My stomach twisted at the thought of something happening to him.

“Do you, uh, have guns? Need them?” I wanted to ask if he’d killed anyone before, but I didn’t.

“Yes,” he replied, grinning and looking back at the road as the light turned green.

“When do you use them?”

“When they are needed,” he replied.

“What kind do you use?” Because I was picturing machine guns and things of that nature while a mob movie played out in my head.

“Why so focused on the guns, Shakespeare?”

I shrugged. “Oh, probably because I am trying to get a clear image of what it is you do and not allow my imagination to paint a picture for me. Because right now, you are Al Capone with a fedora.”

He threw back his head and let out a deep laugh.

I found myself smiling.
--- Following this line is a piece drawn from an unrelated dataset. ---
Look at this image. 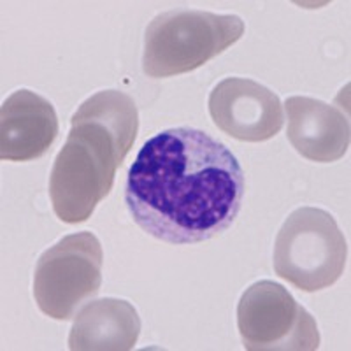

I loved to watch him laugh.

“I have a semiautomatic with a silencer at my back. There is a .45 caliber in the glove compartment and another under your seat. Two assault rifles are hidden in a compartment behind us.”

The moment of humor was gone. My eyes flickered from the glove compartment to the seat I was sitting on. That was a lot of guns. Why so many?

“You’ve gone pale, Shakespeare. I don’t plan on shooting you. They’re just for precaution,” he told me, then pulled up to an iron gate, rolled down his window, and pressed a code. When the gate began to swing open, he glanced at me again. “Welcome to my home.”